OCP, as per Dan, is a great learning ground for procurement team members for understanding the business. The acquired working knowledge of the technology would make people much more effective category managers.
Vetting a new product requires technical expertise and many people in the sourcing function are engineers by training. They team up with the R&D to evaluate the offerings of various suppliers.
“We're not doing this by ourselves. We may be in the lead, but we're not alone. We rely quite heavily on the R&D teams in the process of vetting those innovations from a technical perspective, for their suitability.
“And also, I think, it's important to me that we rotate people, among those three pillars of procurement. Otherwise, we create silos, right? We have a very purposeful process in our talent management to make sure that between the regional operational organizations, the category management, and OCP, that people are being rotated,” he said.

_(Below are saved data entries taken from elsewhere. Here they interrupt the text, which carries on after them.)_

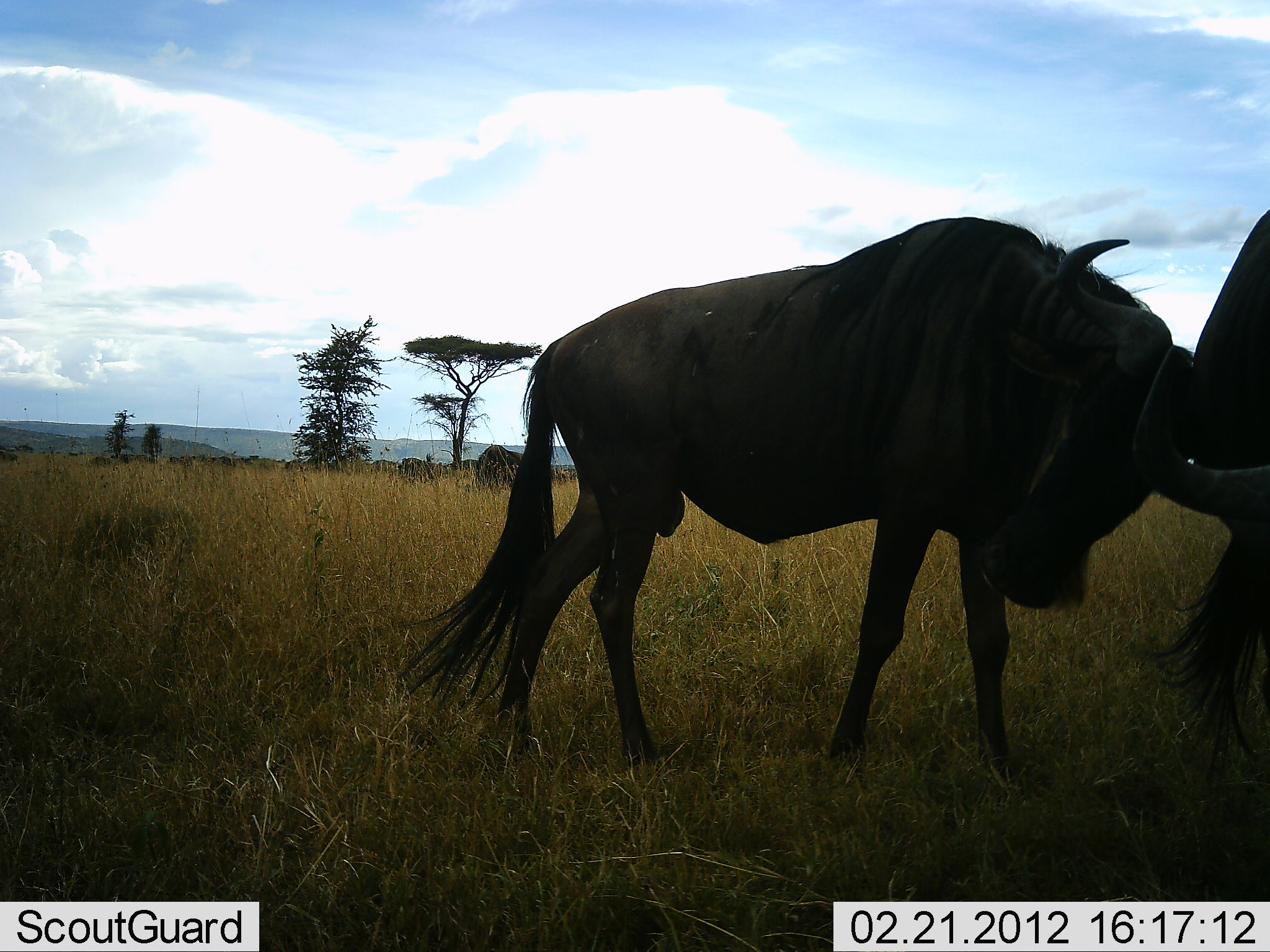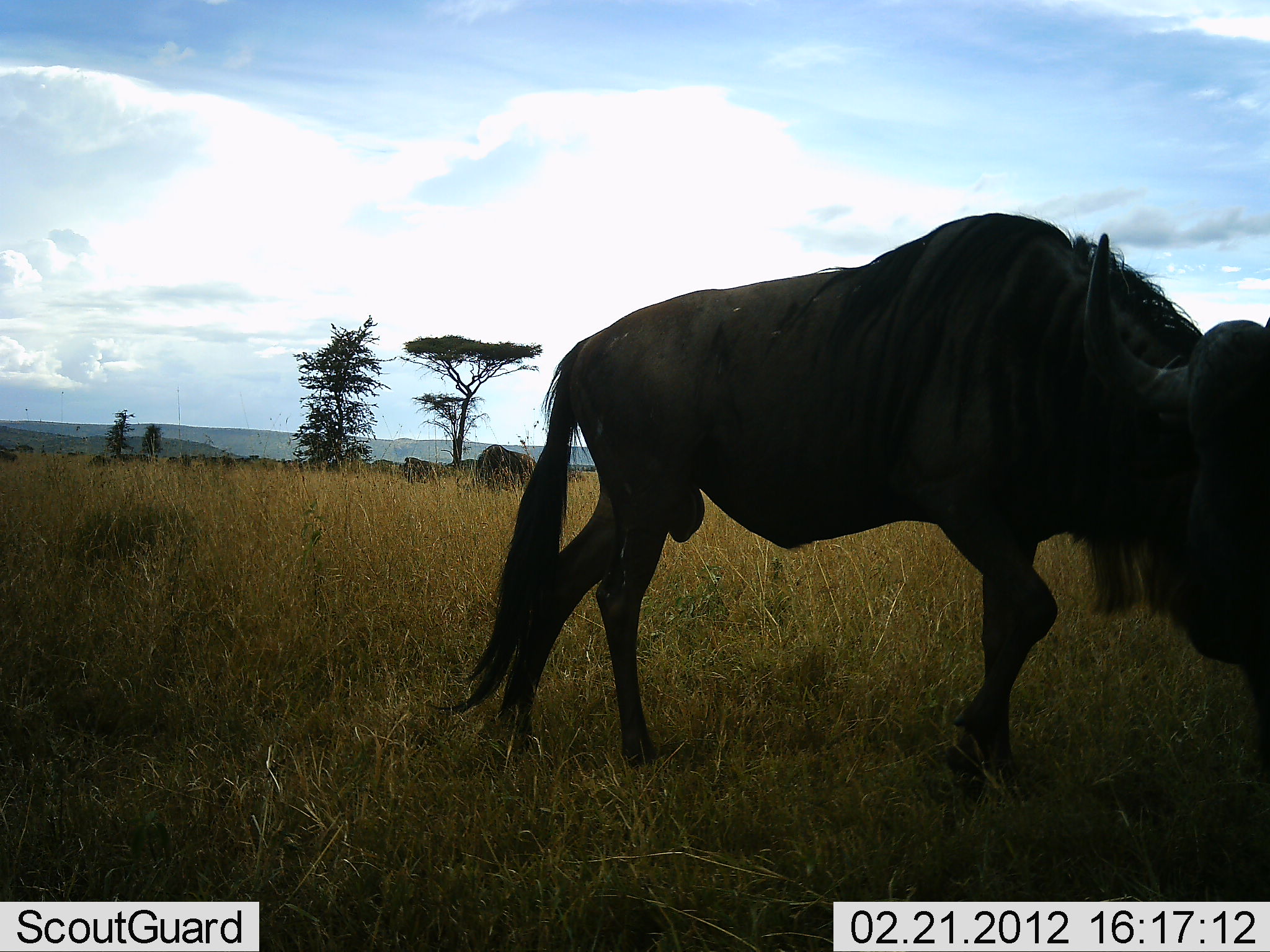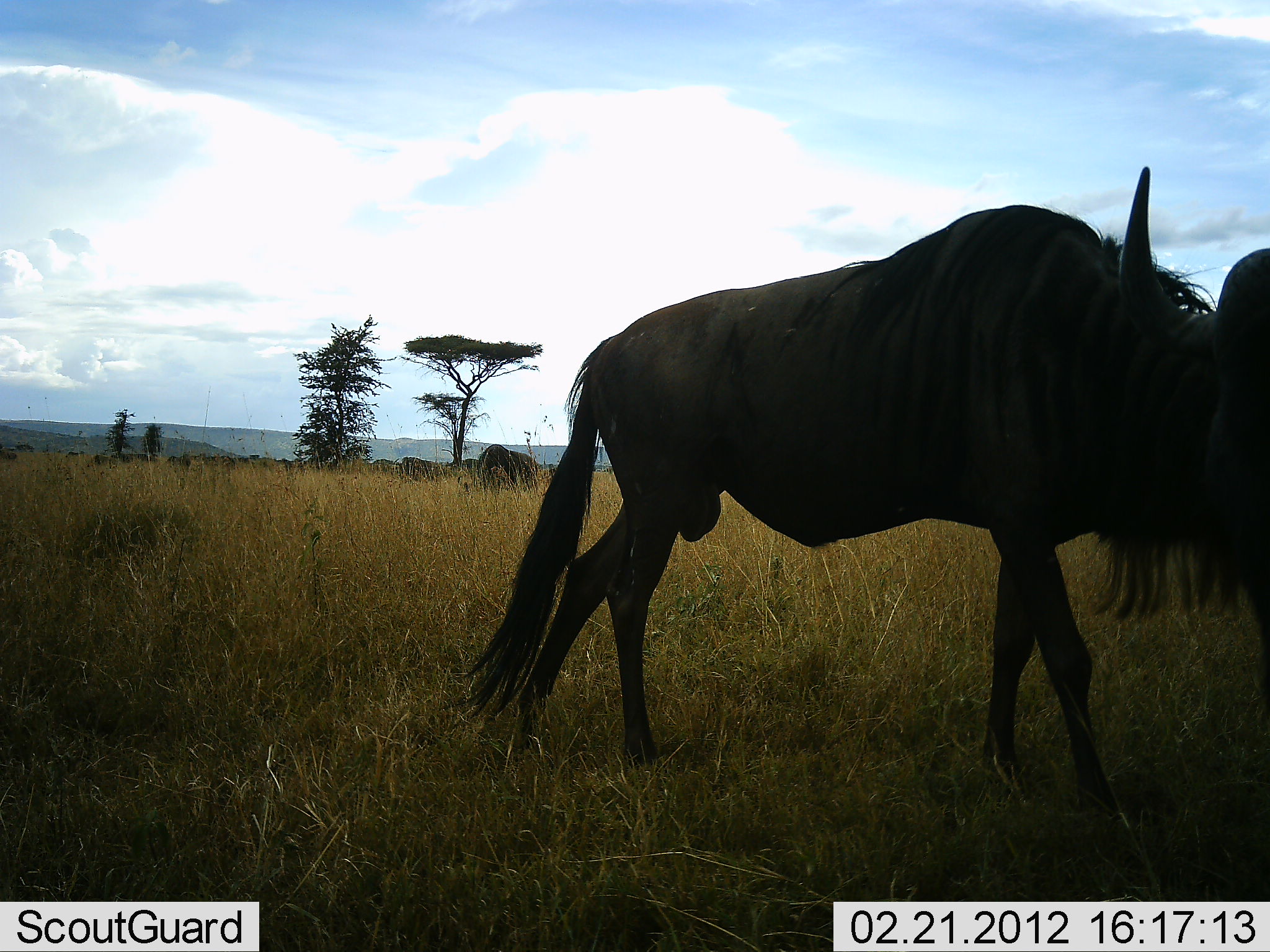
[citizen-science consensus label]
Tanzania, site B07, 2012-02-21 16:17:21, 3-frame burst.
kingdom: Animalia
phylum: Chordata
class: Mammalia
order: Artiodactyla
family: Bovidae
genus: Connochaetes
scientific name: Connochaetes taurinus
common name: blue wildebeest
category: wildebeest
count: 4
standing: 33%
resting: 0%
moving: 24%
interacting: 57%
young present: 5%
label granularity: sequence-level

Schneider’s procurement spend is roughly 50 percent of its revenue. As of 2019, the spend was at about $15 billion. The company has incorporated over 690 supplier innovations over the past eight years.
“75 percent of the innovations that we embed are coming from startups now and 25 percent are coming from our strategic suppliers. I would say five years ago -- you could flip that around -- it was almost the opposite. Much heavier emphasis on startups has been the trend. And this is, I think, again, mainly driven by the types of innovations that we need to embed in our products,” according to Dan.

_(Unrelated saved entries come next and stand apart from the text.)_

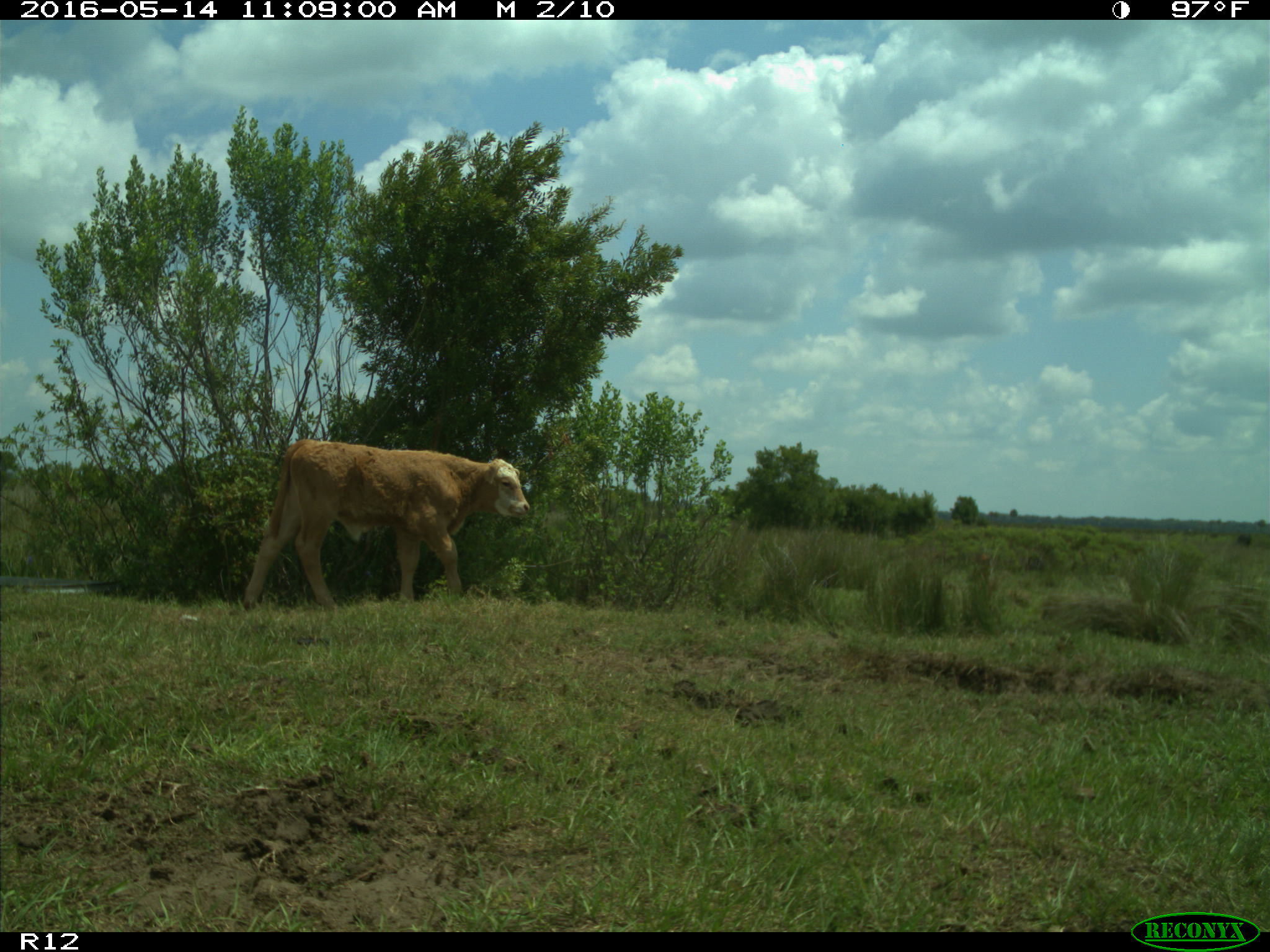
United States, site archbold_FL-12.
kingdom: Animalia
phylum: Chordata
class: Mammalia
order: Artiodactyla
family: Bovidae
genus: Bos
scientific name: Bos taurus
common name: domestic cow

One of the top challenges for Dan’s team is sourcing innovations from the supply market. So what drives them to the startups? Dan listed out the following scenarios:
“We're a company that has been operating for more than 100 years. We're one of the early manufacturers of circuit breakers, which were designed perhaps about 100 years ago. So we have core competence in R&D and we look to fill the gap, where required, with the help of startups and strategic suppliers,” he said.
What is the deciding factor that compels the procurement team to choose either a startup or a traditional supplier?

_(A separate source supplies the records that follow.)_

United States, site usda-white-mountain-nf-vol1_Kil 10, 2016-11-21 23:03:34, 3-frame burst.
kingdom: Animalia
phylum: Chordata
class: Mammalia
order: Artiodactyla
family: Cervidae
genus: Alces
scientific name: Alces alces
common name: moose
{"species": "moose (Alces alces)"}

“It's simply for me the technological need. That's the thrust. What is the technical problem we're trying to solve? That's what drives it. I would say then, okay, where do we go for that technology?
“You can't just review technological roadmaps once a year because the environment is changing too quickly. It's one of the struggles we face. We can’t just wake up one day and say ‘okay, let's go find suppliers that might have the ability to offer us the required technology’ -- such an approach won’t work. Next comes the challenge of scouting. And as we go scouting, we build up some intelligence. But a year and a half, two years from now, if a similar problem presents itself, we can't just go back to the work we did two years ago and say, well, we just have to find the solution to the problem here -- because the market environment will have changed. Two years is a lifetime in the startup industry. So yeah, the level of effort that has to go into the scouting is just one thing that you need to be prepared for in order to be successful in working with startups,” he elaborated.
The company works with startups across the globe. When questioned on the nature of the partnership with the startups -- as to whether his team prefers an exclusive patent-based partnership, or do they opt for a plain-vanilla service agreement -- Dan said it’s all over the map. “Each situation is unique to each one.”
When asked about how to avoid potential pitfalls in working with startups, Dan was candid:
“Well, I will put it this way: there are two approaches, the ‘traditional process’ and the ‘startup process’. The traditional processes are there because they're effective, and they drive a certain result that we need in terms of quality, service, etc. But the reason we go for something different on startups is mostly because of speed.
We'll run into problems when we can easily apply the traditional process to a situation where we should have used the startup process. You know, that's the only time we get into trouble. And it's one of the things that we test the sounding board to solve for us: what are the deciding factors on which processes to apply? Because if we apply the nimble, startup process to everything, then we lose control,” he concluded.